(植村公一:インデックスコンサルティング代表取締役社長)
前回の記事「五輪後に火を噴く老朽インフラ、誰の金で直すべきか」で、今後、老朽化が深刻になる社会インフラの更新や整備にコンセッション(注)などPPP(Public Private Partnership:官民連携)の手法を活用すべきだと書いた。今回はなぜ日本でPPPの活用が進んでいないのかという点を論じたいと思う。
注:PPPの一手法で、運営権を一定期間、民間の運営主体に売却すること
日本は諸外国と比べてPPPの活用が盛んだとは言えない。国直轄の空港のコンセッションは進んだものの、有料道路や上下水道などの社会インフラはまだ道半ばだ。

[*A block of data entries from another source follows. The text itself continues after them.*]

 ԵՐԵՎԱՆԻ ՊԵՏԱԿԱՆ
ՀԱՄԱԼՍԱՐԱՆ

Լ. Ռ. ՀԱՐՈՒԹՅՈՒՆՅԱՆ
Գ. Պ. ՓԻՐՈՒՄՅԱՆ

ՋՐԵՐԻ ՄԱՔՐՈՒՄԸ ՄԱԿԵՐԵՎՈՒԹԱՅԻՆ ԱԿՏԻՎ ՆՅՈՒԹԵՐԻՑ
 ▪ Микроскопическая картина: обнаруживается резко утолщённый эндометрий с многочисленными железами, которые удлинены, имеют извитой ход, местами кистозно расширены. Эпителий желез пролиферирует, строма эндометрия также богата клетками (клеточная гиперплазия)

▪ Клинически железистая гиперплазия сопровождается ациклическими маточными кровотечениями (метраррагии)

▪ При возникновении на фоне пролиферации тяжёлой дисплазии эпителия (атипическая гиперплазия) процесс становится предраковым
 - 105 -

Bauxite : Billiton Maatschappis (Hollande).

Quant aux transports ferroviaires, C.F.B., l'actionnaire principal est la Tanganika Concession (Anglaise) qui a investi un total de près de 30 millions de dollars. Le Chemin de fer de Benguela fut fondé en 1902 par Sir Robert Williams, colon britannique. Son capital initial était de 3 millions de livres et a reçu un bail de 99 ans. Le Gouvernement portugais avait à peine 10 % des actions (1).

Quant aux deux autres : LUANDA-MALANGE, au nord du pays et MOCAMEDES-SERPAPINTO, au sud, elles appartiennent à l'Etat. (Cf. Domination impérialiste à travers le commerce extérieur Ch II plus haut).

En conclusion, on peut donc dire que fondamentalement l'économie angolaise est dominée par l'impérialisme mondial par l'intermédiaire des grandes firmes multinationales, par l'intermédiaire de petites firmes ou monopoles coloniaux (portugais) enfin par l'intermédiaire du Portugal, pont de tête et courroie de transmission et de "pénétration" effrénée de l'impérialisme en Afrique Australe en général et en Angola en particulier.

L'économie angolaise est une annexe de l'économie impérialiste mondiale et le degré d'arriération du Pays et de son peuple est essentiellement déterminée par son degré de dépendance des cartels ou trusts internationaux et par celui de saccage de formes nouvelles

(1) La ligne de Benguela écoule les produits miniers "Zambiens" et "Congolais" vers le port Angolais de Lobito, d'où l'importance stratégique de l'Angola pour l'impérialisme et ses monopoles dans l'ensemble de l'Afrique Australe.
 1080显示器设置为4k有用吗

PPPは官民連携であり、完全民営化とは異なるが、国、特に地方自治体には権限縮小と既存組織の人員削減につながるという警戒感や先入観があるのだろう。
もっとも、日本でPPPが広がらないのは、PPPが真の意味で民間の技術とノウハウを活用する形になっていないことも一因だ。
釈迦に説法だが、PFIとはPrivate-Finance-Initiative(プライベート・ファイナンス・イニシアチブ)の略で、民間の資金と経営能力、技術力を活用し、公共施設などの建設や設計、維持管理・運営などを実施する公共事業の一形態である。質の高い公共サービスを効率的に提供するという目的のため、1990年代前半に英国で誕生した。日本では1999年にPFI法が成立し、これまでに818件のPFI事業が実施されている(内閣府のデータ)。

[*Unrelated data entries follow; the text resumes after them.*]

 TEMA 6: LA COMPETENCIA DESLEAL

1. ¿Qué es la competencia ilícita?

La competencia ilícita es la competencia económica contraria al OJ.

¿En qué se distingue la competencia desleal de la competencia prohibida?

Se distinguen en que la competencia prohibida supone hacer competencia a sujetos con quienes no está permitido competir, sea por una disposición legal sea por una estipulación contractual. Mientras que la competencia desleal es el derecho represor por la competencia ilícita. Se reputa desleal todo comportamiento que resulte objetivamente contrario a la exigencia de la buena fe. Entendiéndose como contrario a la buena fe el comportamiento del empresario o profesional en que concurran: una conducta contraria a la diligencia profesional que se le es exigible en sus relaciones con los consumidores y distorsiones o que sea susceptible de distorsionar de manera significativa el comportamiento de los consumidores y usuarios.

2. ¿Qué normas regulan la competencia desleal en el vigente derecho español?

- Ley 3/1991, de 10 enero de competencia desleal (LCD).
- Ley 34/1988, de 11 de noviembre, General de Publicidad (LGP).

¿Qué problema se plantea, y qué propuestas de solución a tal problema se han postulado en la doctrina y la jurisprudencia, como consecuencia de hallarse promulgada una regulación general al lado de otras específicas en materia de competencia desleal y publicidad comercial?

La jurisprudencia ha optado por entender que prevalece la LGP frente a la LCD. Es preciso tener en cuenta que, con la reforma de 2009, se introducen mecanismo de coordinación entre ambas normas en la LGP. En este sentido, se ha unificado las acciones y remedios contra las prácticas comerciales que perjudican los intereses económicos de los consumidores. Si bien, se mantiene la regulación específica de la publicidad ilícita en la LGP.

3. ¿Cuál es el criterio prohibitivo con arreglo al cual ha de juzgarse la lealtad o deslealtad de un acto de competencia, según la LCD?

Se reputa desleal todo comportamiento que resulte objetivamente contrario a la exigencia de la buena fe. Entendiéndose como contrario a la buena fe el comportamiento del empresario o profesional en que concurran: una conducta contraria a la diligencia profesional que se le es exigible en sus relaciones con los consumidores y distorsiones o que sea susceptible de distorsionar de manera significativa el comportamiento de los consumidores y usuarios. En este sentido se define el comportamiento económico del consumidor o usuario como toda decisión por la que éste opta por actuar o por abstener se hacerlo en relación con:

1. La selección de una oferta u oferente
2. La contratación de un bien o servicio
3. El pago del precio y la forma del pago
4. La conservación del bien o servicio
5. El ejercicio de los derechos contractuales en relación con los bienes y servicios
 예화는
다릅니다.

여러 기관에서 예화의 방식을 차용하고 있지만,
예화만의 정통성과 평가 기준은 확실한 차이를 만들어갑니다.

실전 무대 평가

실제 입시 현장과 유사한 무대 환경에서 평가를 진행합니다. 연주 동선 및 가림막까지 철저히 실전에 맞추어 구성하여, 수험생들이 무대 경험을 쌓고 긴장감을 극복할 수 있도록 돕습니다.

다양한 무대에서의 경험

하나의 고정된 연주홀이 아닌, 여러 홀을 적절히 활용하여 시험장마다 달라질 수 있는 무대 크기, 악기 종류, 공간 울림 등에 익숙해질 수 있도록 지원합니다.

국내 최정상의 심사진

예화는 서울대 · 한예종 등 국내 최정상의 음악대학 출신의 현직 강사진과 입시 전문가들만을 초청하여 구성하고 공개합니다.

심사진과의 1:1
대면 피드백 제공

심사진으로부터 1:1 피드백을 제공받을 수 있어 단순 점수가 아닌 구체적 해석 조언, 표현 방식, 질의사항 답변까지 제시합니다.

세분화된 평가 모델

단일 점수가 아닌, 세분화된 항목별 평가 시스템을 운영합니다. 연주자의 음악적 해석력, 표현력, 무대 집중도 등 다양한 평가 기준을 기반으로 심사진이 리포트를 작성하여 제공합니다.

このようにPFIの目的は、民間の知恵と資金を使って非効率になりがちな公共施設の建設を効率的に進めることにある。ただ、現実を見ると、PFIが建設費用の割高な分割払いにしかなっていないというケースが少なくない。
PFIを活用した場合、行政は施設完成後、事業主体であるSPCに建設や運営、維持管理にかかる費用を毎年支払う。ただ、そのコストが高く、20年なら20年の運営期間のトータルコストで見ると、自治体が公共事業として作るより高くなってしまう事例は枚挙に暇がない。

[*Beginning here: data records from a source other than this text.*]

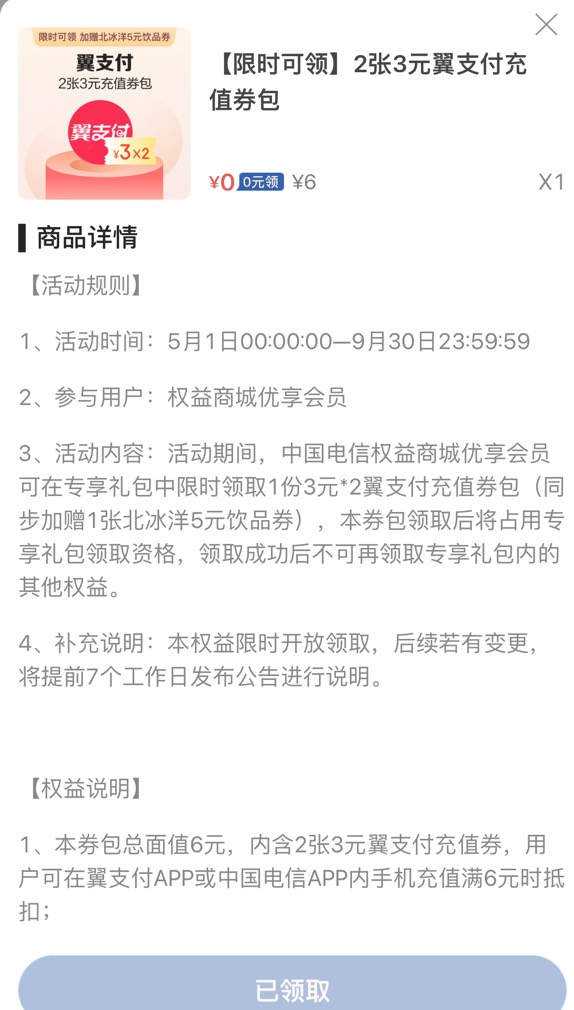 限时可领 加赠北冰洋5元饮品券

翼支付

2张3元充值券包

翼支付

¥3×2

【限时可领】2张3元翼支付充值券包

¥0 0元领 ¥6

X1

商品详情

【活动规则】

1、活动时间：5月1日00:00:00—9月30日23:59:59

2、参与用户：权益商城优享会员

3、活动内容：活动期间，中国电信权益商城优享会员可在专享礼包中限时领取1份3元*2翼支付充值券包（同步加赠1张北冰洋5元饮品券），本券包领取后将占用专享礼包领取资格，领取成功后不可再领取专享礼包内的其他权益。

4、补充说明：本权益限时开放领取，后续若有变更，将提前7个工作日发布公告进行说明。

【权益说明】

1、本券包总面值6元，内含2张3元翼支付充值券，用户可在翼支付APP或中国电信APP内手机充值满6元时抵扣；

已领取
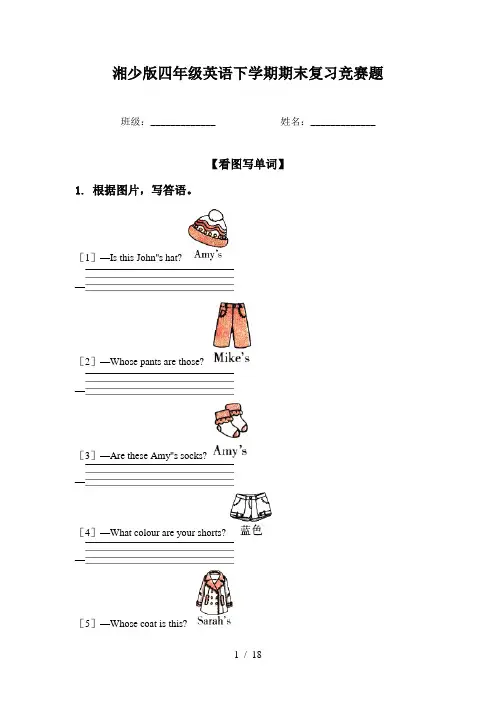 湘少版四年级英语下学期期末复习竞赛题

班级：____________　　　　姓名：____________

【看图写单词】

1. 根据图片，写答语。

Amy's

[1] —Is this John"s hat?

—

Mike's

[2] —Whose pants are those?

—

Amy's

[3] —Are these Amy"s socks?

—

蓝色

[4] —What colour are your shorts?

—

Sarah's

[5] —Whose coat is this?

1 / 18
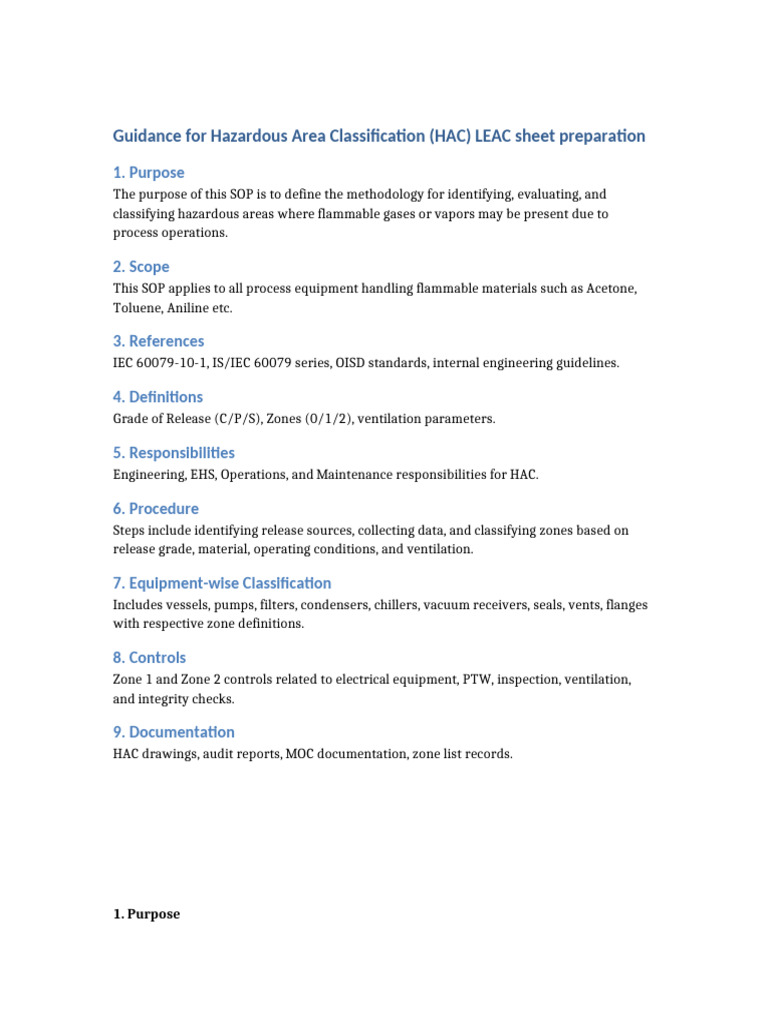 Guidance for Hazardous Area Classification (HAC) LEAC sheet preparation

1. Purpose

The purpose of this SOP is to define the methodology for identifying, evaluating, and classifying hazardous areas where flammable gases or vapors may be present due to process operations.

2. Scope

This SOP applies to all process equipment handling flammable materials such as Acetone, Toluene, Aniline etc.

3. References

IEC 60079-10-1, IS/IEC 60079 series, OISD standards, internal engineering guidelines.

4. Definitions

Grade of Release (C/P/S), Zones (0/1/2), ventilation parameters.

5. Responsibilities

Engineering, EHS, Operations, and Maintenance responsibilities for HAC.

6. Procedure

Steps include identifying release sources, collecting data, and classifying zones based on release grade, material, operating conditions, and ventilation.

7. Equipment-wise Classification

Includes vessels, pumps, filters, condensers, chillers, vacuum receivers, seals, vents, flanges with respective zone definitions.

8. Controls

Zone 1 and Zone 2 controls related to electrical equipment, PTW, inspection, ventilation, and integrity checks.

9. Documentation

HAC drawings, audit reports, MOC documentation, zone list records.

1. Purpose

こういった状況を防ぐためには、民間の創意工夫で建設や運営にかかるコストを引き下げるとともに、事業収入(オペレーション収入)を増やして全体のコストを抑える必要がある。PFIの理念に立ち返れば、それが本来の目的のはずだが、必ずしも現状のPFIはそうなっていないケースが見受けられる。
その最大の要因はPFI法の問題以前に、建設会社や施設の維持管理会社など事業費の支出先に配慮した現場レベルの運用にあると見ている。